EXTRAIT DE PAGE:
- - -
Si l’on se figure de manière imagée que les os –  placés au plus profond de notre corps – représentent l’homme intérieur, on peut visualiser l’effet de l’abattement psychologique sur celui-ci : il se dessèche, perd de sa vigueur, de son entrain, jusqu’à se perdre lui-même.

Dans ma vie, le sentiment de culpabilité ou celui de ne pas être à la hauteur m’ôtent peu à peu la joie de vivre. Et si je suis incapable d’être joyeuse et d’apprécier simplement le cadeau de Dieu de m’avoir mise au monde, c’est très culpabilisant. Qui me délivrera de ce cercle vicieux ?

L’important est d’en prendre conscience, non pas pour consolider les murs de ma prison mais pour en sortir. Celui qui peut me faire sortir de ma prison, c’est Jésus-Christ par Sa Grâce et Sa Puissance souveraine.

Dieu a peut-être du plaisir à me voir sourire. Il est probable que Son cœur se réchauffe à l’écoute de ma louange, quand Il m’entend chanter seule dans mon coin. Et il se peut qu’Il éprouve beaucoup de joie dans les moments où j’accorde à la vie toute son importance, en l’appréciant à sa juste valeur.

Se repentir est une bonne chose, mais se repentir vers quoi ? Se détourner de sa mauvaise perception et de sa conduite coupable pour aller vers quoi ? Le péché revient si facilement, si on ne lui barre pas la route avec un changement concret et radical.

Dans mon état d’esprit dépressif, à attendre passivement un changement dans ma vie et à m’habituant au vide d’un quotidien devenu très banal, j’étais en proie à une sorte d’addiction qui me permettait de m’enfuir loin de ma vie et de ma culpabilité, dans toutes sortes de lieux et d’histoires, et pour quelques heures de ne plus être moi-même. Je partais régulièrement à la médiathèque emprunter des films que je regardais jusqu’à tard dans la nuit. Bien que mon choix restait généralement correct – évitant en toute conscience l’excès de violence et de scènes sensuelles – je me suis rendue compte, au bout d’un certain temps, qu’en m’endormant juste après, cela générait en moi des rêves absurdes et fort désagréables. Mon sommeil s’en est trouvé troublé et je n’étais plus en forme. Parfois, les rêves étaient en rapport direct avec les films visionnés, parfois il n’y avait pas de rapport, mais le contenu des rêves était païen, mondain et même très vulgaire et immoral.

Pourquoi le diable rentre-t-il dans mon sommeil, me demandais-je. Pourquoi l’Esprit de Dieu ne le repousse-t-Il pas ?
- - -
TÂCHES ET EXERCICES:
**a)** Réponds brièvement à ces questions sur l'extrait :
(i) Que représentent les os, dans l'image proposée au début ?
(ii) Qui peut faire sortir de sa prison la personne qui écrit ?
(iii) Où cette personne allait-elle régulièrement emprunter des films ?
**b)** Transforme en liste le paragraphe de l'extrait qui commence par « Dans mon état d'esprit dépressif », en gardant ses faits principaux.
**c)** Renvoie le passage de l'extrait qui va de "Dieu a peut-être" à "concret et radical.", sans rien y changer.
Les lignes qui suivent n'ont aucun lien avec l'extrait.

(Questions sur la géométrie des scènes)
- - -
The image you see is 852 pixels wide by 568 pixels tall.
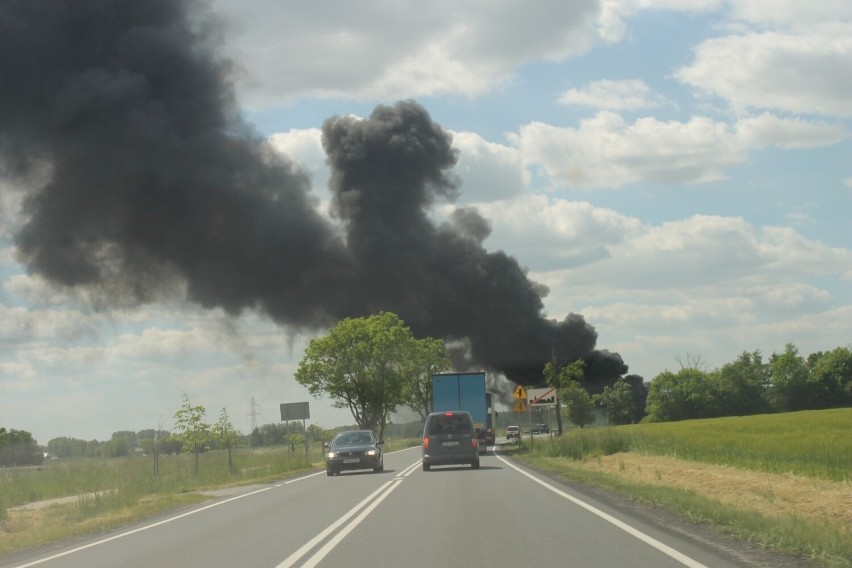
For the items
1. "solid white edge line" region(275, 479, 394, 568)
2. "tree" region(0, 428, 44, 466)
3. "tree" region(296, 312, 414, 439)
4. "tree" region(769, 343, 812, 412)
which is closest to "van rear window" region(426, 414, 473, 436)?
"solid white edge line" region(275, 479, 394, 568)

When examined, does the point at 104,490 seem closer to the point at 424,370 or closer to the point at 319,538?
the point at 319,538

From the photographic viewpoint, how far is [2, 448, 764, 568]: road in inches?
399

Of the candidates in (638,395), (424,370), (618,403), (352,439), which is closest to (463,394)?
(352,439)

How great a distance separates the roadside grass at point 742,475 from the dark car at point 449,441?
2.46 metres

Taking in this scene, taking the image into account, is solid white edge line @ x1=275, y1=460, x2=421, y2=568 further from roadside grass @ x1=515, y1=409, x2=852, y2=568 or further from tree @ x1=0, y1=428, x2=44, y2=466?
tree @ x1=0, y1=428, x2=44, y2=466

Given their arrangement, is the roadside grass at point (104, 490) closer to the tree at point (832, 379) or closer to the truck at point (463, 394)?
the truck at point (463, 394)

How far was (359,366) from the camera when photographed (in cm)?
6769

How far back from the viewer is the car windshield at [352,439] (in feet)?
104

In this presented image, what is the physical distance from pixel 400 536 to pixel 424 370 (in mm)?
68231

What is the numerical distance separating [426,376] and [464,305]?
8078 millimetres

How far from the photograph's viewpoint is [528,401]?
38281mm

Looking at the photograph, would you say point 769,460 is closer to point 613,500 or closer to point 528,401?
point 613,500

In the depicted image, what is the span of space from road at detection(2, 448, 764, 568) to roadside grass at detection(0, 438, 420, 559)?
147cm

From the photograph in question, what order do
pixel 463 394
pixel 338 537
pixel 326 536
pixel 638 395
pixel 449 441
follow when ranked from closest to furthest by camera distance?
pixel 338 537, pixel 326 536, pixel 449 441, pixel 463 394, pixel 638 395
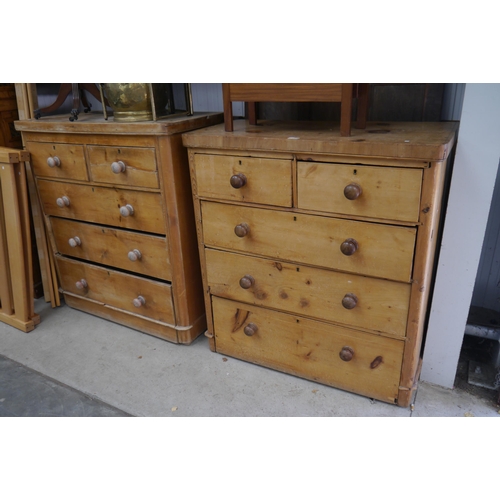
- - -
RÉPONSES RÉDIGÉES:
**a)**
(i) L'homme intérieur.
(ii) Jésus-Christ, par Sa Grâce et Sa Puissance souveraine.
(iii) À la médiathèque.

**b)**
- État d'esprit dépressif : attente passive d'un changement et habitude du vide d'un quotidien devenu très banal.
- Une sorte d'addiction permettait de fuir sa vie et sa culpabilité pendant quelques heures.
- Des films étaient régulièrement empruntés à la médiathèque et regardés jusque tard dans la nuit.
- Le choix restait généralement correct, sans excès de violence ni de scènes sensuelles.
- Au bout d'un certain temps, s'endormir juste après provoquait des rêves absurdes et très désagréables.
- Le sommeil en était troublé, et la forme n'était plus là.
- Les rêves étaient parfois liés aux films, parfois non, mais leur contenu était païen, mondain, vulgaire et immoral.

**c)**
Dieu a peut-être du plaisir à me voir sourire. Il est probable que Son cœur se réchauffe à l’écoute de ma louange, quand Il m’entend chanter seule dans mon coin. Et il se peut qu’Il éprouve beaucoup de joie dans les moments où j’accorde à la vie toute son importance, en l’appréciant à sa juste valeur.

Se repentir est une bonne chose, mais se repentir vers quoi ? Se détourner de sa mauvaise perception et de sa conduite coupable pour aller vers quoi ? Le péché revient si facilement, si on ne lui barre pas la route avec un changement concret et radical.